Want to get seriously strong? Periodise your training plan

Splitting your training up into mini-cycles increases strength and muscle mass over a 12-week period

Alex Roberts

Structuring your workouts into specific mini-cycles can increase size and strength

If you’re a newbie to the gym, rest assured that a multitude of training plans will initially get the job done.

Bodybuilding, powerlifting, CrossFit and calisthenics can all add muscle mass and reduce body fat when you’re a novice to the iron.

The true test of your mettle comes when you hit a plateau. That is, when your progression on strength, muscle gain and fat loss seem to hit a wall.

Although a completely natural occurrence, this can negatively affect motivation.

Instead of throwing your toys out of the pram and quitting the gym, put a proper plan in order. Your results from following a periodised training programme will surprise you no end.

What is periodised training?

Put simply, this is when training is split up into specific periods, each dedicated to a different style of weightlifting:

  • Strength training
  • Power training
  • Hypertrophy training, where the focus is on muscle gain rather than a sheer strength surge.

It also shows up the difference between exercise and training.

Exercising gets the best out of one particular workout.
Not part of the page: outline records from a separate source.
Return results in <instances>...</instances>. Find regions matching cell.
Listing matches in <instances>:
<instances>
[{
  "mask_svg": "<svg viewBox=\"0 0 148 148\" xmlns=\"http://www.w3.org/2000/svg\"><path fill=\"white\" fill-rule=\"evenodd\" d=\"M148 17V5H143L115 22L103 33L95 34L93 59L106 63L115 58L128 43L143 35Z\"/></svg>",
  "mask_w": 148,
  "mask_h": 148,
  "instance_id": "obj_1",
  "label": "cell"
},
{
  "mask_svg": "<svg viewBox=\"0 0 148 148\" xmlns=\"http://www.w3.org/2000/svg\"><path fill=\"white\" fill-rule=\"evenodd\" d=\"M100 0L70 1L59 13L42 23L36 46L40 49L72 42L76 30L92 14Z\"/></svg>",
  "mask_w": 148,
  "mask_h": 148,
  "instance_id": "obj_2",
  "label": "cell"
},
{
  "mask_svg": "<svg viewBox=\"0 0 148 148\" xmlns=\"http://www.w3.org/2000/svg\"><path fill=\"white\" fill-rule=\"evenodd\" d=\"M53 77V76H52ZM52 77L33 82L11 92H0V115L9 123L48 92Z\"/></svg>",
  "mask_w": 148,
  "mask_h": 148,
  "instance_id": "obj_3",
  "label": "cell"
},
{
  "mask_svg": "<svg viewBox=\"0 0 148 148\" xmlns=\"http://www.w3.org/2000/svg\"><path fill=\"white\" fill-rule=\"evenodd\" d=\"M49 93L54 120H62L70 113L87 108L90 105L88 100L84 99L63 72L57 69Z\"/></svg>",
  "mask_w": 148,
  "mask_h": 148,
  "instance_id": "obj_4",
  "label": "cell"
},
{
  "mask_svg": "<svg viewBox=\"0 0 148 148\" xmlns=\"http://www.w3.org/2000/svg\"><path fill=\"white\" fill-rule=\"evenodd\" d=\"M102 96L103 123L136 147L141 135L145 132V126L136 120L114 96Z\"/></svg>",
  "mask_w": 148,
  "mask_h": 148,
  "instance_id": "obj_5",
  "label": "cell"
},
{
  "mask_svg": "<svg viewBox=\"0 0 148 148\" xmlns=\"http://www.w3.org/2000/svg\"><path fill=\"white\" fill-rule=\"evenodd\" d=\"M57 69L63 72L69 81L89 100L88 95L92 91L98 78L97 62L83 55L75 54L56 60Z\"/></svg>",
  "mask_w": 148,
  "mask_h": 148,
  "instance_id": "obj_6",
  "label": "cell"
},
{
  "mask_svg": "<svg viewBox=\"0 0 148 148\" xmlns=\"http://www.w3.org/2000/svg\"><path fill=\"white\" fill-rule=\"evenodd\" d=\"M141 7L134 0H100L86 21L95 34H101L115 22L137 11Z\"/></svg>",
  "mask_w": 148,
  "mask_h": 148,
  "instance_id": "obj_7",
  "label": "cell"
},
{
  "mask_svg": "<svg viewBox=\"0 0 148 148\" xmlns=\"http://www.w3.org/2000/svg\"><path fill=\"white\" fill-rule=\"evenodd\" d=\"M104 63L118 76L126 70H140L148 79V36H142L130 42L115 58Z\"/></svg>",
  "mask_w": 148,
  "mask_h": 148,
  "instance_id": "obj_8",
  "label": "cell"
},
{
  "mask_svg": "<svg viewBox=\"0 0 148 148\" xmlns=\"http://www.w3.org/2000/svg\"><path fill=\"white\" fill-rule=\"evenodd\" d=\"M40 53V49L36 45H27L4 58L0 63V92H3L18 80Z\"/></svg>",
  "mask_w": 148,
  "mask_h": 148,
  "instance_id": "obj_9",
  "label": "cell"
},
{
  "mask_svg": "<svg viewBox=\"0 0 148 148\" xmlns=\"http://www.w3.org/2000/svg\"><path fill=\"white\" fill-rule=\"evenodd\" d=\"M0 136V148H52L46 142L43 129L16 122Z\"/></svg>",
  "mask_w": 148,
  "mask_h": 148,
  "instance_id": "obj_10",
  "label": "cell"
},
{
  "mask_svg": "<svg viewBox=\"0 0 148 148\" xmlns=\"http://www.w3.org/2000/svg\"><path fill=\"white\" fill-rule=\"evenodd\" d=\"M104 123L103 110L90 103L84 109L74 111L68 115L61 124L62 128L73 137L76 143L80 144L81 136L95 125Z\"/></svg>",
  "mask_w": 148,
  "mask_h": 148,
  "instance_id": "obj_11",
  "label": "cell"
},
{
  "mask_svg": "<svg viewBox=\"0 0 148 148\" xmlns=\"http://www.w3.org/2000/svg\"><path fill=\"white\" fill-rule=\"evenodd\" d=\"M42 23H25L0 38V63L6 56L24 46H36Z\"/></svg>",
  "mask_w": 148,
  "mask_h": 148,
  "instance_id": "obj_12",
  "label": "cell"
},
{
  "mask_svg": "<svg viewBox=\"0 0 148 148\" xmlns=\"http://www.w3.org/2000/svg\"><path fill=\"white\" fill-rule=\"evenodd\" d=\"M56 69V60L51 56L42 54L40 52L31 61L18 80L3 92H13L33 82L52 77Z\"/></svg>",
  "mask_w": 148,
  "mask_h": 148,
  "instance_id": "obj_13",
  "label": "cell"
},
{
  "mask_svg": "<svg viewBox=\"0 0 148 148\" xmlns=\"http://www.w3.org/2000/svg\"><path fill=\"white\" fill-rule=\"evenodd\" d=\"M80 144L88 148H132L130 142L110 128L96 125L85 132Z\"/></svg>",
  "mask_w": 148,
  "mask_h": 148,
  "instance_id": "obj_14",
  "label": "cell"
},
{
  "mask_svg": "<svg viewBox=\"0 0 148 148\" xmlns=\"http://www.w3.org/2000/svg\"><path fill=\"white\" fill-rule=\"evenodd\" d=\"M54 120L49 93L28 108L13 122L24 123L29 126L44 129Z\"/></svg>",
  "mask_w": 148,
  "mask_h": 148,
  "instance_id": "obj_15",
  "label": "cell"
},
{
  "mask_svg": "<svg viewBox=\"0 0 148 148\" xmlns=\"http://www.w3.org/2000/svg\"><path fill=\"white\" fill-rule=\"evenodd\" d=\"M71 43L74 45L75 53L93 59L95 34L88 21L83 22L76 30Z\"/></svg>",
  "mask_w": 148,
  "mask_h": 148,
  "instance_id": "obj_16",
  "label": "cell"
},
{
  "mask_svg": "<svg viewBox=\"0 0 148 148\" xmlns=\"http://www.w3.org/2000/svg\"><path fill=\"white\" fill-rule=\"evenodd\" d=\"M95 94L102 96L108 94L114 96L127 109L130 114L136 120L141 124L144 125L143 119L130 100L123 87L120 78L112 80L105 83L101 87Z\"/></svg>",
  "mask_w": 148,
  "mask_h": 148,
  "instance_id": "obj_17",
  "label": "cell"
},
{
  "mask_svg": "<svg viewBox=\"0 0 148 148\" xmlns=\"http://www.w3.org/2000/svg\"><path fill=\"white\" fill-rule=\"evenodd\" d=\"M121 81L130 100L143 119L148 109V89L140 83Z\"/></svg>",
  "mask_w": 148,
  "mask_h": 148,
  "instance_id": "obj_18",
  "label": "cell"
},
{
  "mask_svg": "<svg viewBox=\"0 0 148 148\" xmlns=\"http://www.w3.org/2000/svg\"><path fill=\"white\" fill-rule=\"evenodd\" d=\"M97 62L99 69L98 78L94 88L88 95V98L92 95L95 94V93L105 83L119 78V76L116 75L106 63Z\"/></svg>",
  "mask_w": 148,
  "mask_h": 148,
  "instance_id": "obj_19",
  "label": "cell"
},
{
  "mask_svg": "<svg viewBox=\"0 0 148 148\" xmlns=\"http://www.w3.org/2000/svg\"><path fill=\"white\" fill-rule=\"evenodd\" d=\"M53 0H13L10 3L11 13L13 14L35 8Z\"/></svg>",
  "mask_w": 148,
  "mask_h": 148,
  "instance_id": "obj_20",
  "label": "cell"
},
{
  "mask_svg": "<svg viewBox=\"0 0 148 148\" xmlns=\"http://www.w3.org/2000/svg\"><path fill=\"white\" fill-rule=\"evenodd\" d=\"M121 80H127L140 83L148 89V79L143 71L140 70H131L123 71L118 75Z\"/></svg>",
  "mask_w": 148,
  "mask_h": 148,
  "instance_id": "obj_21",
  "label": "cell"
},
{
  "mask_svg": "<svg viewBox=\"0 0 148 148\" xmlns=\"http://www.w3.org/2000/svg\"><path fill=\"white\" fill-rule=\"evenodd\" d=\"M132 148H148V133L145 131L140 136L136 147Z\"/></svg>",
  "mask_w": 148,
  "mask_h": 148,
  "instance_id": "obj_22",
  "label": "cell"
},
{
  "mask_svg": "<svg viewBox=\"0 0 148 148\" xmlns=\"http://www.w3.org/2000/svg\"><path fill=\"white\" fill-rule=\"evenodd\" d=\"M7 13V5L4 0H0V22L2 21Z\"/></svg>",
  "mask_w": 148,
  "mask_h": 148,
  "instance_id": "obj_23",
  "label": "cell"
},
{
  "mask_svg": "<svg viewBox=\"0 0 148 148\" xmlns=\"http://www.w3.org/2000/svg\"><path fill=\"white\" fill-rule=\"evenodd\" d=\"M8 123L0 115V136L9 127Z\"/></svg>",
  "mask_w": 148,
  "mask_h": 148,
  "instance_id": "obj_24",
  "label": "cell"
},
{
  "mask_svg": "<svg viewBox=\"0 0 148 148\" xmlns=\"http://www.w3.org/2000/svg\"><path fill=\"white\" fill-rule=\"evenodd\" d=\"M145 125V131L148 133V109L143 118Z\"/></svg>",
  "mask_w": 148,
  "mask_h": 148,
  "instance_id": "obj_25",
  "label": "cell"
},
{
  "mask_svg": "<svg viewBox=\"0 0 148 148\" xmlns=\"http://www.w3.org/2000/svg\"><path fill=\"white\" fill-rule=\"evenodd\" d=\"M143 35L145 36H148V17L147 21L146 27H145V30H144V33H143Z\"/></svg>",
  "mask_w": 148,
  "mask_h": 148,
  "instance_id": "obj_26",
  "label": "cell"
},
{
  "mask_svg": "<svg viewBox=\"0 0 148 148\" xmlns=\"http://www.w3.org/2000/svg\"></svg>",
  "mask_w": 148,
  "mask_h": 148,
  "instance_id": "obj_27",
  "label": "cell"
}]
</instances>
Periodised training also gets the best out of each session, but ensures that each workout fits into a wider, overall strategy.

Exercise is great, but training is better.

What are the different ways of structuring a weights routine?

There are two options when it comes to periodising your programme.

You can do it in a linear fashion, where you spend a month (or longer) on strength training, then the same period on power training and finally a similar length of time on high-rep, bodybuilding-style training.

You could also periodise weightlifting in a non-linear way.

Instead of focussing on monthly cycles, you may only wish to spend a week or two on strength training before moving on to power training and then higher-rep lifting.

After six weeks, many non-linear routines even take each week as a mini-cycle, with separate days for strength, power and bodybuilding-style training spread out over seven days.

Which is better?

Both can work well, but the latter may produce even better results.

A team of researchers compared these two styles of training.

Both methods increased one rep max on the lat pulldown, tricep extension and bicep curl.

However, the non-linear method produced a much higher one rep max on the bicep curl and bench press. This training style also led to slightly greater muscle growth over a 12-week period.

If you’re looking to gain similar results, split your routine up like this:

Phase 1

Weeks one + two: 12-15 reps per set

Weeks three + four: 8-10 reps per set

Weeks five + six: 3-5 reps per set

Phase 2

Over the remaining six weeks, you’ll only need to train for three days out of seven.

Day one is your high-rep workout, day two reps 8-10, and day three is all about strength with 3-5 reps.